Başını sallayıp arkasına döndüğünde Naruto onu durdurdu.
"Sakura-chan... Sasuke'yi bulursan acaba bizi affedip affetmeyeceğini de sorabilir misin?"
Bir an için sorabileceğini söyleyecekti ki işin bu noktaya gelmesine sebep olan eşek şakasını düşündü.
"Yaptığınız şaka, şaka bile değilken gerçekten benden bunun için rica mı ediyorsun?" Başını iki yana salladı, şu anki içinde bulunmalarının sorumlularından biriydiler. Sasuke'yi uyarabilirlerdi ancak... "Kendi saçmalığınızı kendiniz düzeltin."
Sınıftan çıktığında koridorda karşıdan gelen Sasuke'yi görür görmez adımlarını hızlandırıp onun yanına gitti.
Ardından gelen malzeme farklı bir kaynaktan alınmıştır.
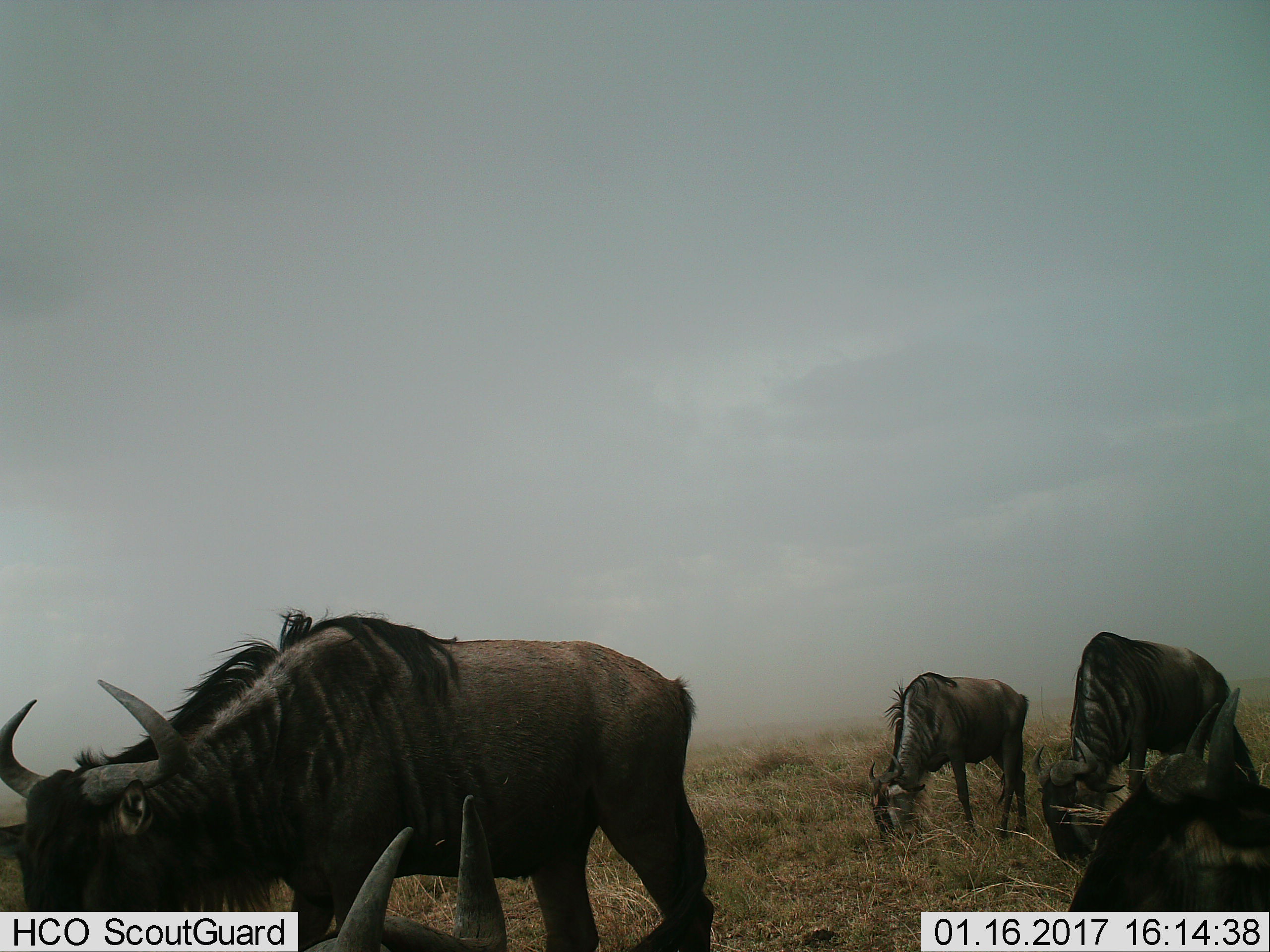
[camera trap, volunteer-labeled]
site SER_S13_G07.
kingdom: Animalia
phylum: Chordata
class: Mammalia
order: Artiodactyla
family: Bovidae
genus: Connochaetes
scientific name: Connochaetes taurinus taurinus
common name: blue wildebeest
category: wildebeestblue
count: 5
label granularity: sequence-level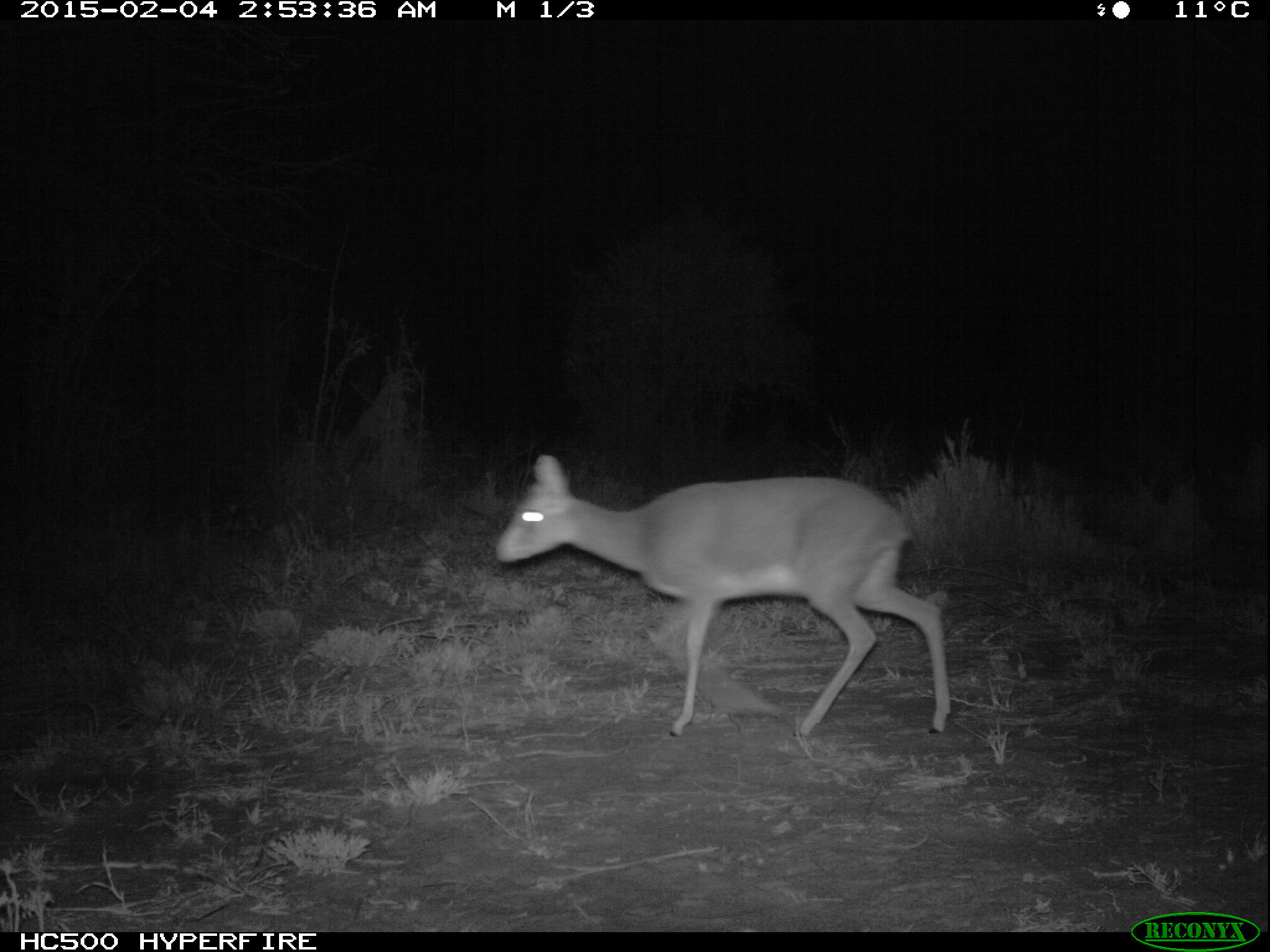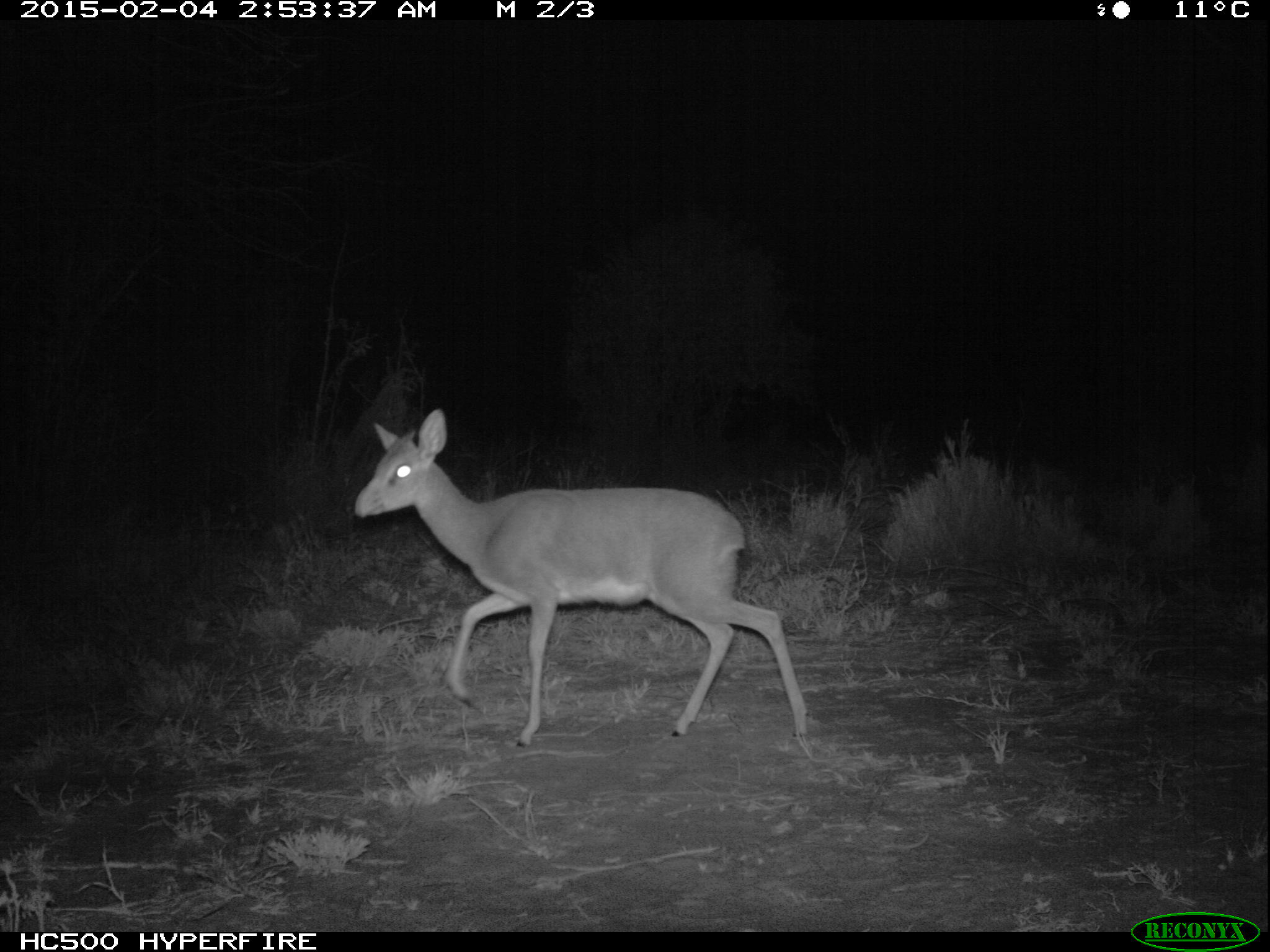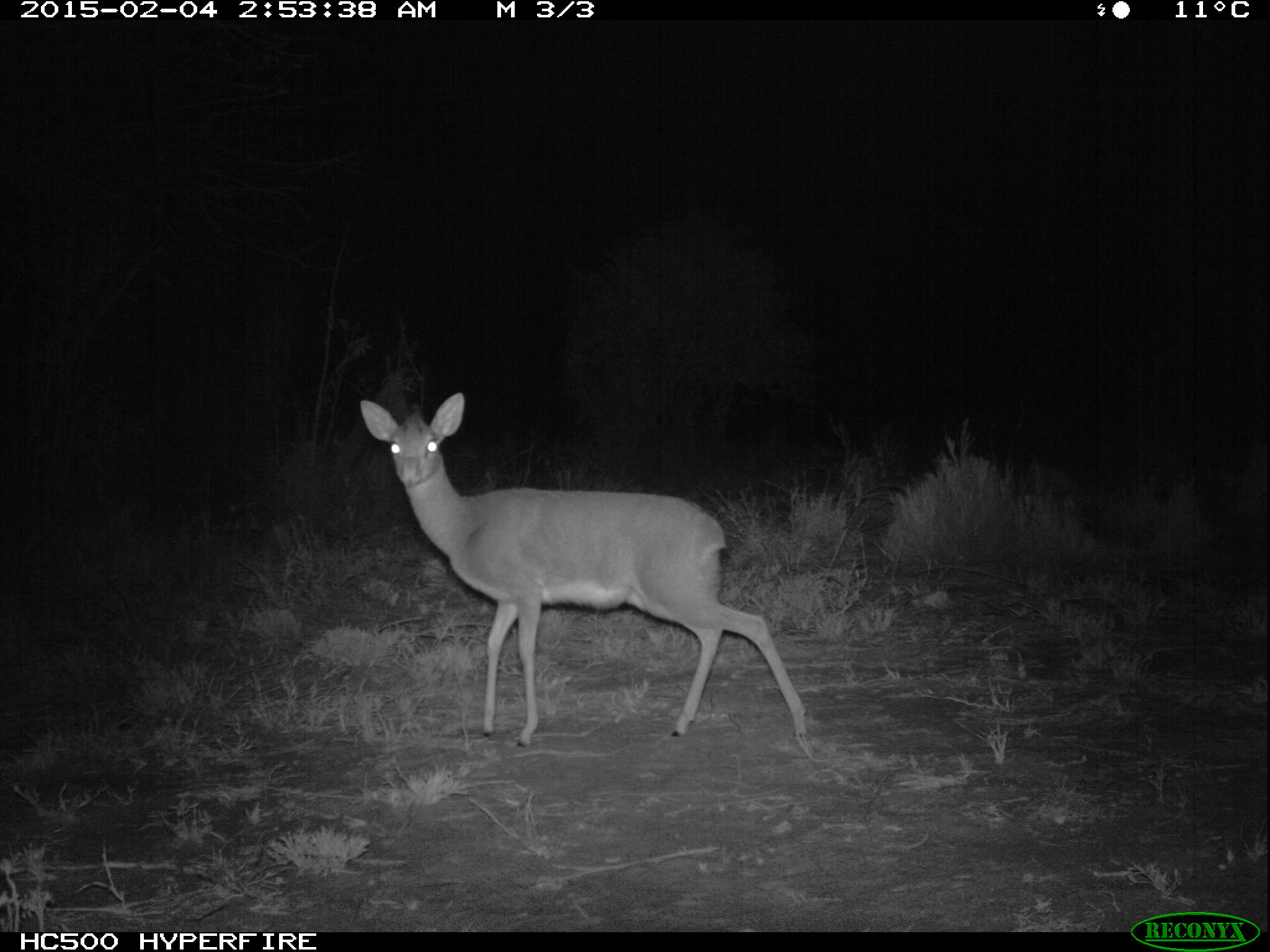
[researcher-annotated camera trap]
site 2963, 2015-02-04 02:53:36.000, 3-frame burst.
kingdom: Animalia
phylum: Chordata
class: Mammalia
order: Artiodactyla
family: Bovidae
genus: Madoqua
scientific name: Madoqua guentheri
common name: günther's dik-dik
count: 1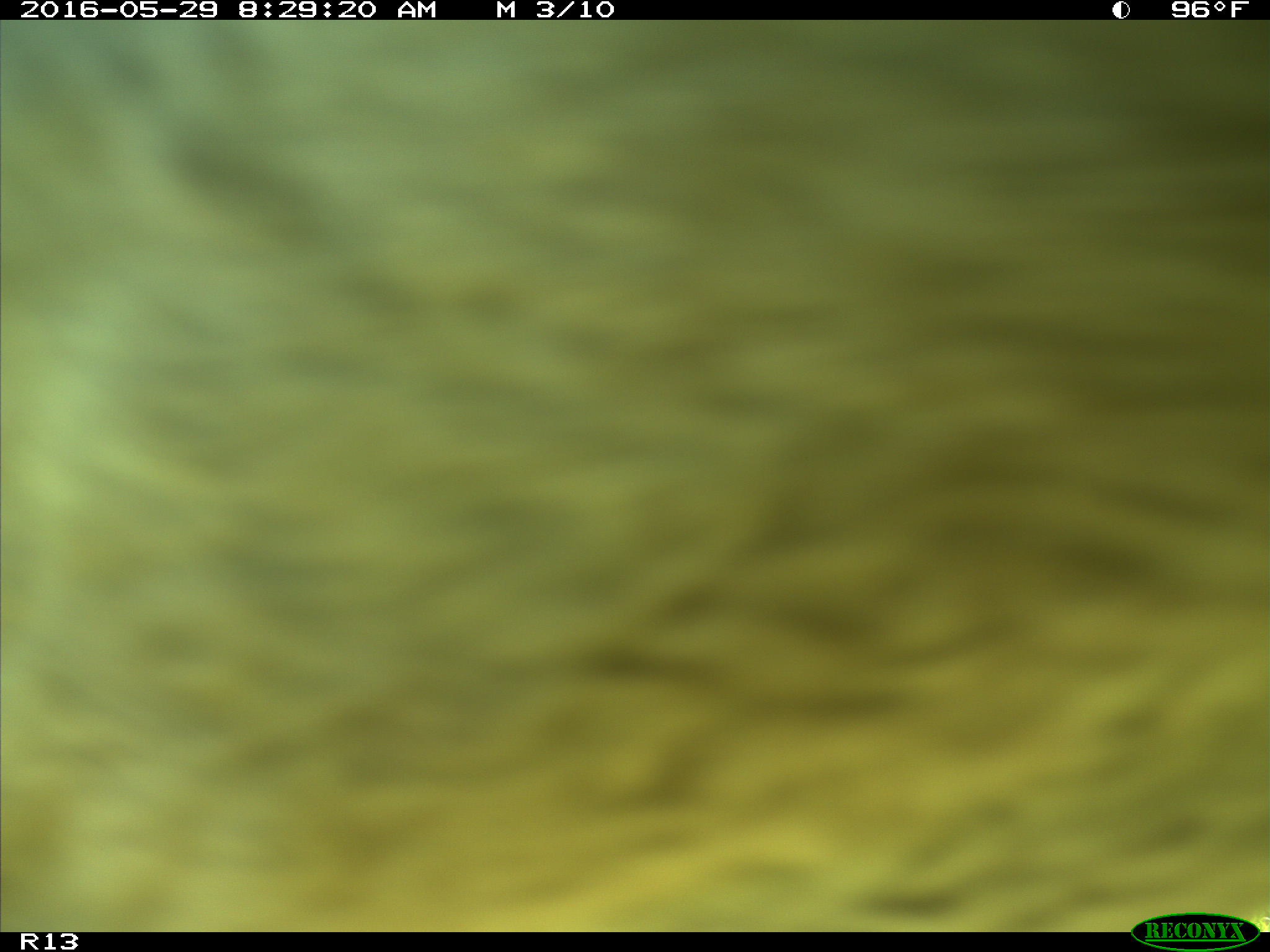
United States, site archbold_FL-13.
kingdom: Animalia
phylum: Chordata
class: Mammalia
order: Artiodactyla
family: Bovidae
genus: Bos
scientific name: Bos taurus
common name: domestic cow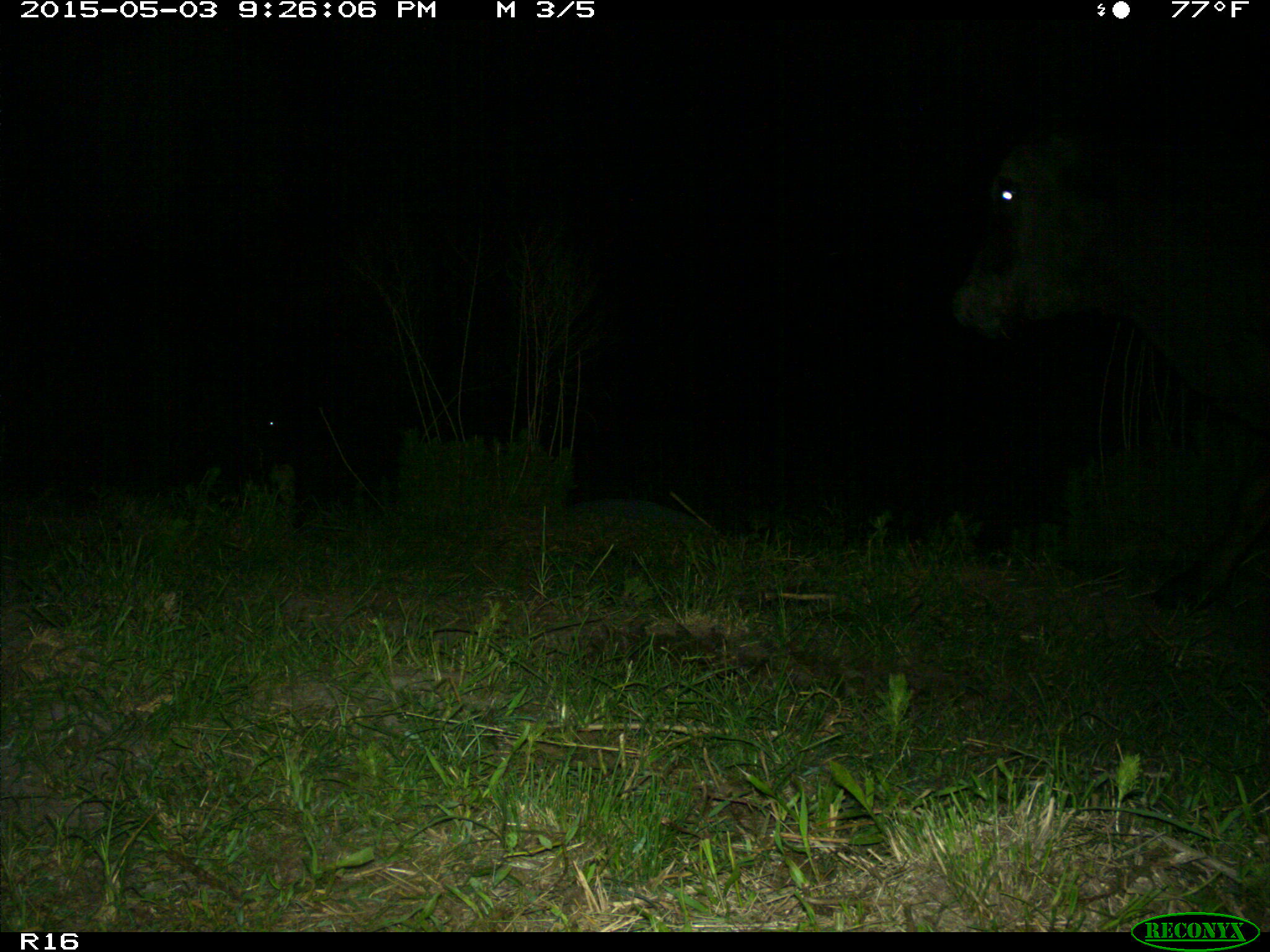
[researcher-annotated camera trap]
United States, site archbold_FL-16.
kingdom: Animalia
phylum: Chordata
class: Mammalia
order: Artiodactyla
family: Bovidae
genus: Bos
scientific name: Bos taurus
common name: domestic cow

"Sasuke, işin yoksa konuşalım mı?"
Sasuke olduğu yerde durup başını Sakura'ya çevirmeden öylece karşısına bakarken vereceği cevabı merak ediyordu Sakura. Cevap vermeyi bırak, şöyle kafasını çevirip bakmıyordu bile. Bakmayacak kadar sinirlenmiş olup olmayacağını düşünürken Sasuke'nin aklından geçenler ise Sakura'nın düşündüklerinden tamamen farklıydı. Sakura'ya birazcık tripliydi fakat genel anlamda aralarındaki konuda haklı olduğunu kabul ediyordu ve işin aslı, eğer başını çevirip onun güzel yüzüne bakarsa pes edip inadından vaz geçerdi. Sakura onda öyle bir etki bırakmıştı ki haklı dahi olsa ona kırılamazdı. Bu onun için o kadar zordu ki...
"Seni dinliyorum," dedi bakışlarını tavana dikip. Sakura'ya bakmamak için gözleri ve kalbiyle büyük bir savaş içerisindeydi.
"Neden bakmıyorsun bana?"
Bir an için başını çevirip bakmayı düşündü. Hiçbir şey umrunda değildi nasılsa. Onu öyle bir seviyordu ki bu kız onun kalbiyle oynasa bile ona bakabilirdi. Bu kadar gurursuz olabilirdi bile, Sakura'nın her zaman parlayan yeşil gözleri onu gurursuz bir adamın tekine bile çevirebilirdi ve bundan zerre pişmanlık duymazdı.
Yine de inat etmekte de kararlıydı. En azından alınganlığı geçene kadar.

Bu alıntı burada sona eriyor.